WHAT IS EXPECTED:
Rewrite all of the rows below in full, requests included, and in the answers only, multiply every number (the point coordinates and the distances) by 0.9, rounding each result to a whole number with halves rounded up.

TASK DATA:

§ §

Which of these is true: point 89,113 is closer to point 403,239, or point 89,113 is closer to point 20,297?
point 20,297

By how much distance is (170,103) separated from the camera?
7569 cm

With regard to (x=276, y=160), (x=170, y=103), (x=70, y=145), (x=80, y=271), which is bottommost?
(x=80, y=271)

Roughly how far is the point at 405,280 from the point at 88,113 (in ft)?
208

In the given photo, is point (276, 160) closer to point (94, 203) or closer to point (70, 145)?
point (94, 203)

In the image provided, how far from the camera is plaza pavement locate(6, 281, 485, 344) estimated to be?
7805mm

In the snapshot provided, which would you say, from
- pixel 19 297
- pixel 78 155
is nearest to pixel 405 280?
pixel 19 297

§ §

THE ANSWER:
Which of these is true: point 89,113 is closer to point 403,239, or point 89,113 is closer to point 20,297?
point 18,267

By how much distance is (170,103) separated from the camera?
6812 cm

With regard to (x=276, y=160), (x=170, y=103), (x=70, y=145), (x=80, y=271), which is bottommost?
(x=72, y=244)

Roughly how far is the point at 405,280 from the point at 88,113 (in ft)?
187

In the given photo, is point (276, 160) closer to point (94, 203) or closer to point (70, 145)?
point (85, 183)

In the image provided, how far from the camera is plaza pavement locate(6, 281, 485, 344) estimated to be?
7025mm

In the snapshot provided, which would you say, from
- pixel 19 297
- pixel 78 155
is nearest to pixel 405 280?
pixel 17 267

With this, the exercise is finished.